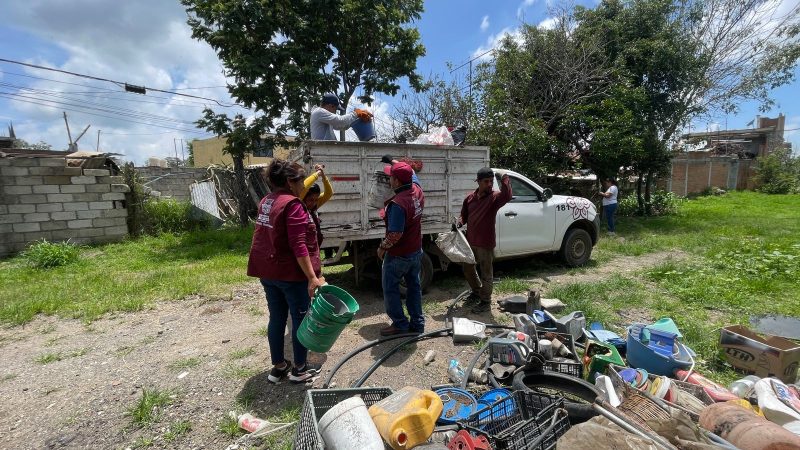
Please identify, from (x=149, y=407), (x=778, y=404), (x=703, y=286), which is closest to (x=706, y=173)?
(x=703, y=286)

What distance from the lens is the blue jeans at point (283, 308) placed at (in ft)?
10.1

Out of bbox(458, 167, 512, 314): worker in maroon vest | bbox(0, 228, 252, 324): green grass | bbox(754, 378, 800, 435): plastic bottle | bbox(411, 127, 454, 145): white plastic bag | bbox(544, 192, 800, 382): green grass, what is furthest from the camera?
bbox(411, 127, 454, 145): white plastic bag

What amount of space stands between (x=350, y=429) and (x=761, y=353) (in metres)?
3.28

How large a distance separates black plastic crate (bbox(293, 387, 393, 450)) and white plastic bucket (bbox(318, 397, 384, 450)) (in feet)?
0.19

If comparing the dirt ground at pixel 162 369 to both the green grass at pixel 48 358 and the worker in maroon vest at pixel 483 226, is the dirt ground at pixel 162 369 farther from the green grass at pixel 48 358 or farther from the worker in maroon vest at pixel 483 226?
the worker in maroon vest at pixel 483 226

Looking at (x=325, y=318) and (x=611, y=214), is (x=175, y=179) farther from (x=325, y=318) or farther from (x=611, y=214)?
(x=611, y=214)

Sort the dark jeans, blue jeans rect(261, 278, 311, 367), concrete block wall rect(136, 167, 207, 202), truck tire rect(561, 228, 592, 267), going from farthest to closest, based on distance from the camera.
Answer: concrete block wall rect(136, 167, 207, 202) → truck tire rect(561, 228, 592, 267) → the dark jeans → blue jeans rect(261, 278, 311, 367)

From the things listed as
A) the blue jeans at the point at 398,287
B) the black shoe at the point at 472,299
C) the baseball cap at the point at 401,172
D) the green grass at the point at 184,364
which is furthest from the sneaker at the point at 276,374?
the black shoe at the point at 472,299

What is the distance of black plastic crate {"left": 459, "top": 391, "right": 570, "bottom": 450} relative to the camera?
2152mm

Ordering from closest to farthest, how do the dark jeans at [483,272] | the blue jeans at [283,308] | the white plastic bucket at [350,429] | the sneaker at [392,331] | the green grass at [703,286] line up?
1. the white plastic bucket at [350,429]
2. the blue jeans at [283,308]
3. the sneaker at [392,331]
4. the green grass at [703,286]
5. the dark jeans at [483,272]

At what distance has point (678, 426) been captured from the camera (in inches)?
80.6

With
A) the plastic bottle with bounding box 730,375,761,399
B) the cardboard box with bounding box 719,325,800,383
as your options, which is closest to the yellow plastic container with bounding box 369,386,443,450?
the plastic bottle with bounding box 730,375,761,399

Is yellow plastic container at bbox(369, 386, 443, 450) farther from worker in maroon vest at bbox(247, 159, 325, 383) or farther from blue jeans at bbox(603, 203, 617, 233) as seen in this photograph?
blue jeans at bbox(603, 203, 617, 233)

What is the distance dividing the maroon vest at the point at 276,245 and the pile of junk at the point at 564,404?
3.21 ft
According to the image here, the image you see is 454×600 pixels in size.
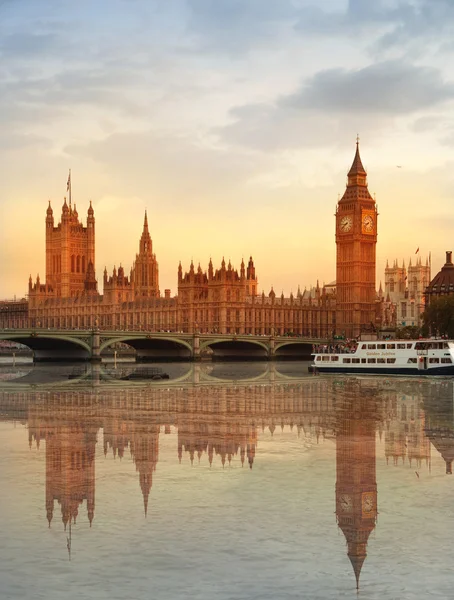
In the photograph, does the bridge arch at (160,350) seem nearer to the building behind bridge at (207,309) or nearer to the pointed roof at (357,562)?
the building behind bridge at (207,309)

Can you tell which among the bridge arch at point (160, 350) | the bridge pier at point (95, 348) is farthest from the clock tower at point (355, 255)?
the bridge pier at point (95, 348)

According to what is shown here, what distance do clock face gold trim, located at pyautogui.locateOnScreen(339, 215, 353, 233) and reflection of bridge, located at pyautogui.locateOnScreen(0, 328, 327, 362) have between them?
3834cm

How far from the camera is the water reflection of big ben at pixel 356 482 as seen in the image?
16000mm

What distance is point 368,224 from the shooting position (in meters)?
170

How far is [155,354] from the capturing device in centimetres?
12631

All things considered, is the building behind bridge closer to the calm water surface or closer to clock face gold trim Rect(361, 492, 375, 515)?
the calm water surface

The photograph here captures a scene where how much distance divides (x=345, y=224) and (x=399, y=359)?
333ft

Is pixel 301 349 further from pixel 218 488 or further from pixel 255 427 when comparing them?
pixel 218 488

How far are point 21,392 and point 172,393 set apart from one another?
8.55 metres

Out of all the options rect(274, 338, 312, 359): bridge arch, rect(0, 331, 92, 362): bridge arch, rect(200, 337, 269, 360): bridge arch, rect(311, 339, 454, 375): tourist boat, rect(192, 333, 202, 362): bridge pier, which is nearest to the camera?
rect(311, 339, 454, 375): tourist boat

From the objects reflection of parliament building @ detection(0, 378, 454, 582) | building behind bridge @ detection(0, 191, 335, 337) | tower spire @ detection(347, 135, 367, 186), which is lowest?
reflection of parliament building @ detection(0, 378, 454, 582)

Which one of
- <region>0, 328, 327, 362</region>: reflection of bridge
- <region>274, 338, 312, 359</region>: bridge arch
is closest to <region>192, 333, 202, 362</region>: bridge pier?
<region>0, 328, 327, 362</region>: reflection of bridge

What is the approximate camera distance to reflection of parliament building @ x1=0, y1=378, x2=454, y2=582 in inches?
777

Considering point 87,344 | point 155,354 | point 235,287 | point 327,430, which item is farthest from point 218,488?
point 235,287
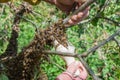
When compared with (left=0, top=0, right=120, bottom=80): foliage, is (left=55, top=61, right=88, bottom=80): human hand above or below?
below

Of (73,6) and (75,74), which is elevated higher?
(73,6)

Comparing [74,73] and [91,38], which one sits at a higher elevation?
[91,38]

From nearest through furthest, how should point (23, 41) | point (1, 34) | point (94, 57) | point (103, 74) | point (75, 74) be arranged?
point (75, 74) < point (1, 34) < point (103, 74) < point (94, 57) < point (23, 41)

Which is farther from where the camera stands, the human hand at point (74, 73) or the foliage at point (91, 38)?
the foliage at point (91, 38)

* * *

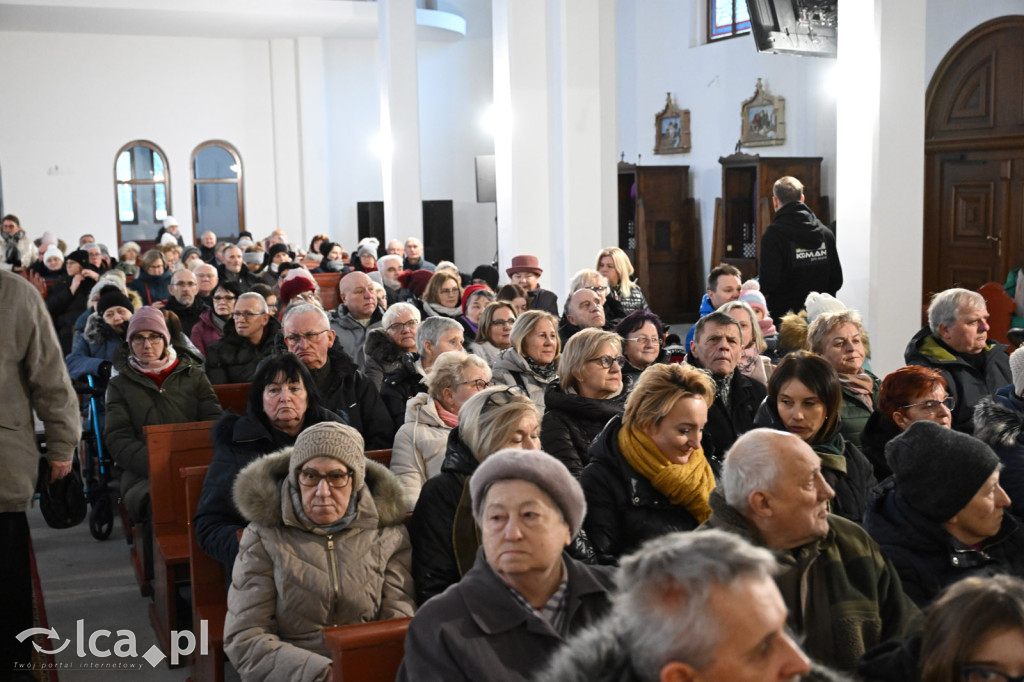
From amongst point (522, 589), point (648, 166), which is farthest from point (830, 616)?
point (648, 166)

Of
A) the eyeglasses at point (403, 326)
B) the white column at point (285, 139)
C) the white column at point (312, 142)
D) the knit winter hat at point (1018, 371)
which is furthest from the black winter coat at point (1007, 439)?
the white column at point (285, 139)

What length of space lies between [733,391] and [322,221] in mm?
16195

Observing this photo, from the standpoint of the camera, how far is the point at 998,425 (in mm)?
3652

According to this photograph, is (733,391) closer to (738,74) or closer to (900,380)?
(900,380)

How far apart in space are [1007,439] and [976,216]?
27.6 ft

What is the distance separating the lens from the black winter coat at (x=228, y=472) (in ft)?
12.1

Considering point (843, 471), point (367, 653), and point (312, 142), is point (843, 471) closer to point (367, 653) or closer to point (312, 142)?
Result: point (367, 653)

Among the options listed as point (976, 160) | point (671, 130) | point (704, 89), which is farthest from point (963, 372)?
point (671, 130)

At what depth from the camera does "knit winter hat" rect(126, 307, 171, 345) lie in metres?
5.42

● Task description: Copy every line above that contains the word "maroon", matching its case exactly.

● Exercise result:
Out of bbox(458, 167, 512, 314): worker in maroon vest | bbox(0, 228, 252, 324): green grass | bbox(754, 378, 800, 435): plastic bottle | bbox(411, 127, 454, 145): white plastic bag | bbox(544, 192, 800, 382): green grass, what is furthest from the camera?
If comparing the dirt ground at pixel 162 369 to both the green grass at pixel 48 358 and the worker in maroon vest at pixel 483 226, is the dirt ground at pixel 162 369 farther from the green grass at pixel 48 358 or farther from the worker in maroon vest at pixel 483 226?
the worker in maroon vest at pixel 483 226
Is yellow plastic container at bbox(369, 386, 443, 450) farther from worker in maroon vest at bbox(247, 159, 325, 383) or farther from blue jeans at bbox(603, 203, 617, 233) as seen in this photograph?
What is the distance dividing the maroon vest at the point at 276,245 and the pile of junk at the point at 564,404?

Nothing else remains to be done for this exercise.